## Recorded information:
==================================================

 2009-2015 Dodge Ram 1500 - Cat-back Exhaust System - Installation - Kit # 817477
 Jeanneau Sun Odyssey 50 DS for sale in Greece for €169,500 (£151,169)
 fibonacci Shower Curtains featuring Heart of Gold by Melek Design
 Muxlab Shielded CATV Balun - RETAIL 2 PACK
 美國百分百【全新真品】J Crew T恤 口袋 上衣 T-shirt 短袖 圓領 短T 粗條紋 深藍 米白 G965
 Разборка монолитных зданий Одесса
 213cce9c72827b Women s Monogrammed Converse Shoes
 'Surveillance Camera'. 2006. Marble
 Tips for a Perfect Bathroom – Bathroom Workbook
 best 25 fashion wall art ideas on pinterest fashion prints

==================================================

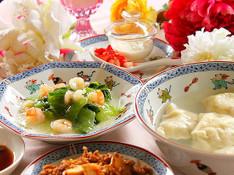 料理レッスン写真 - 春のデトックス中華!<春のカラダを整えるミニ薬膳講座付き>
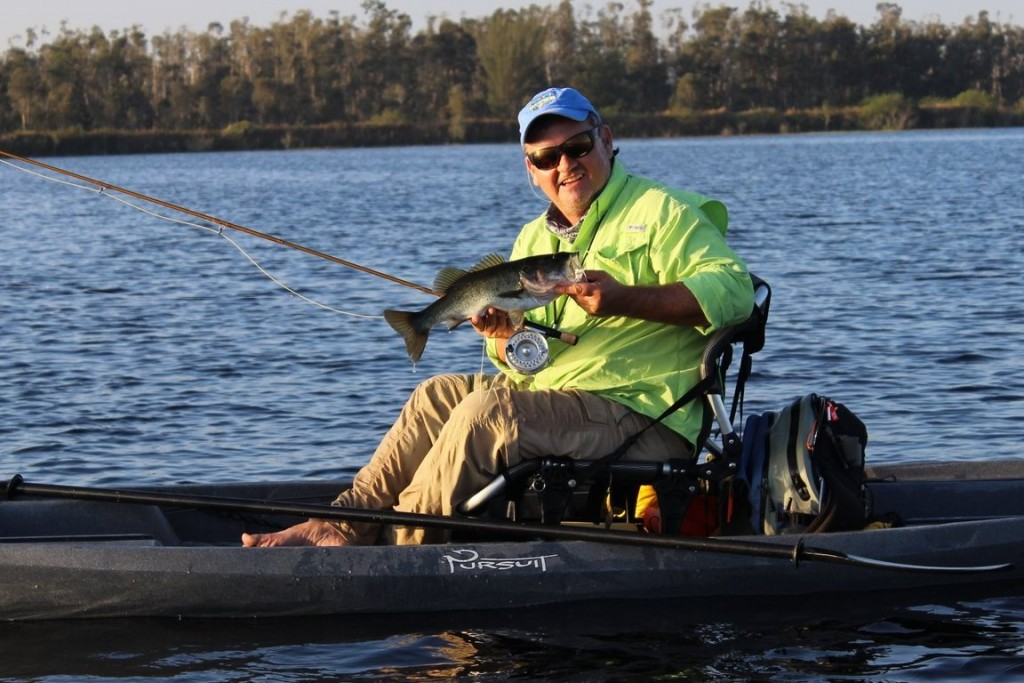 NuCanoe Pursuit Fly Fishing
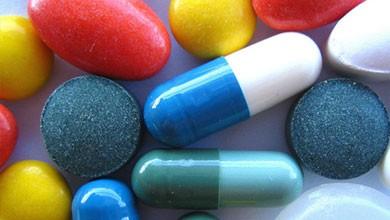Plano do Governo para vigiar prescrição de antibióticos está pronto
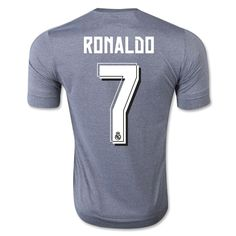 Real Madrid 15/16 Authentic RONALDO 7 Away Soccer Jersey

==================================================

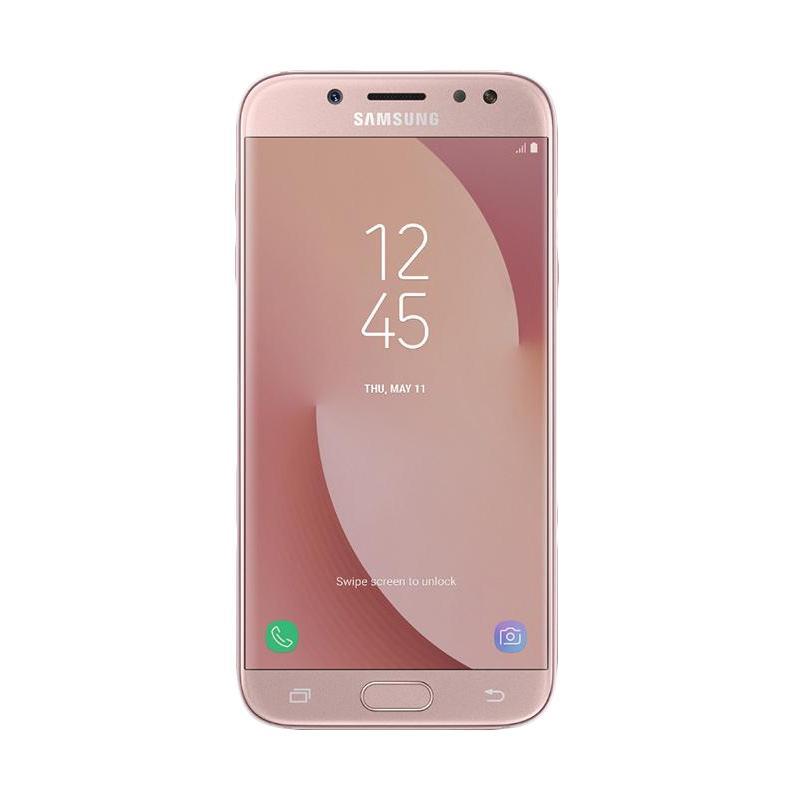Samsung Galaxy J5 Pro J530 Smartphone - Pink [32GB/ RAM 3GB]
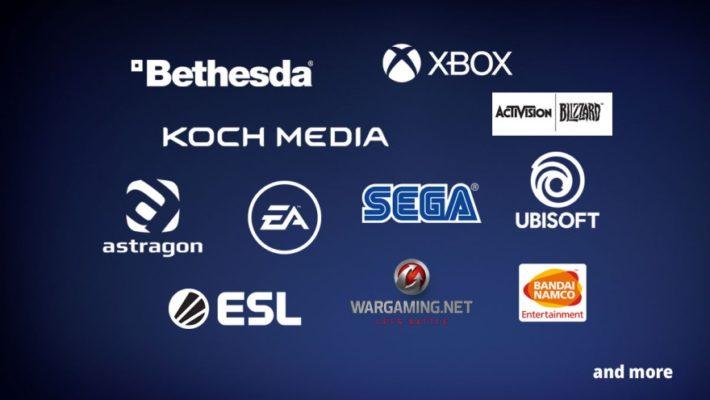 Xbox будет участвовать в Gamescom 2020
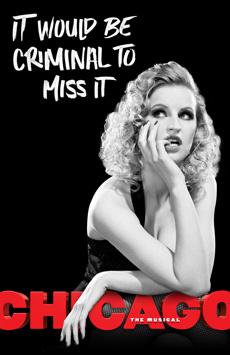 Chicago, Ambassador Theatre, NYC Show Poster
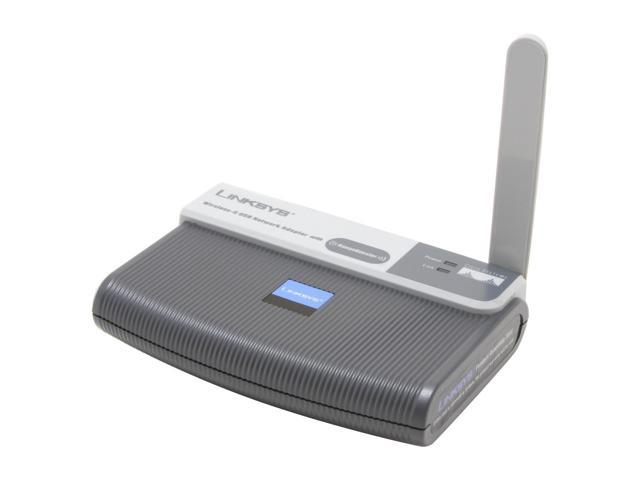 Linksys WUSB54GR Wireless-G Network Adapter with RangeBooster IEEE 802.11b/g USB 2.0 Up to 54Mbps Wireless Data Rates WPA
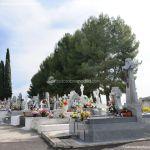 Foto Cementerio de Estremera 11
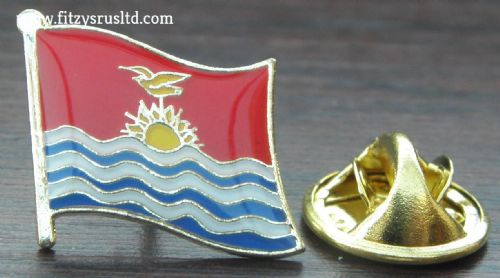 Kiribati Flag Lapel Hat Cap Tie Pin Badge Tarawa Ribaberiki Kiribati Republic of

==================================================

## Work instructions:
Of all the entries above, output exactly the lines between the one holding "2009-2015 Dodge Ram" and the one holding "best 25 fashion", inclusive.

## Result below:
 2009-2015 Dodge Ram 1500 - Cat-back Exhaust System - Installation - Kit # 817477
 Jeanneau Sun Odyssey 50 DS for sale in Greece for €169,500 (£151,169)
 fibonacci Shower Curtains featuring Heart of Gold by Melek Design
 Muxlab Shielded CATV Balun - RETAIL 2 PACK
 美國百分百【全新真品】J Crew T恤 口袋 上衣 T-shirt 短袖 圓領 短T 粗條紋 深藍 米白 G965
 Разборка монолитных зданий Одесса
 213cce9c72827b Women s Monogrammed Converse Shoes
 'Surveillance Camera'. 2006. Marble
 Tips for a Perfect Bathroom – Bathroom Workbook
 best 25 fashion wall art ideas on pinterest fashion prints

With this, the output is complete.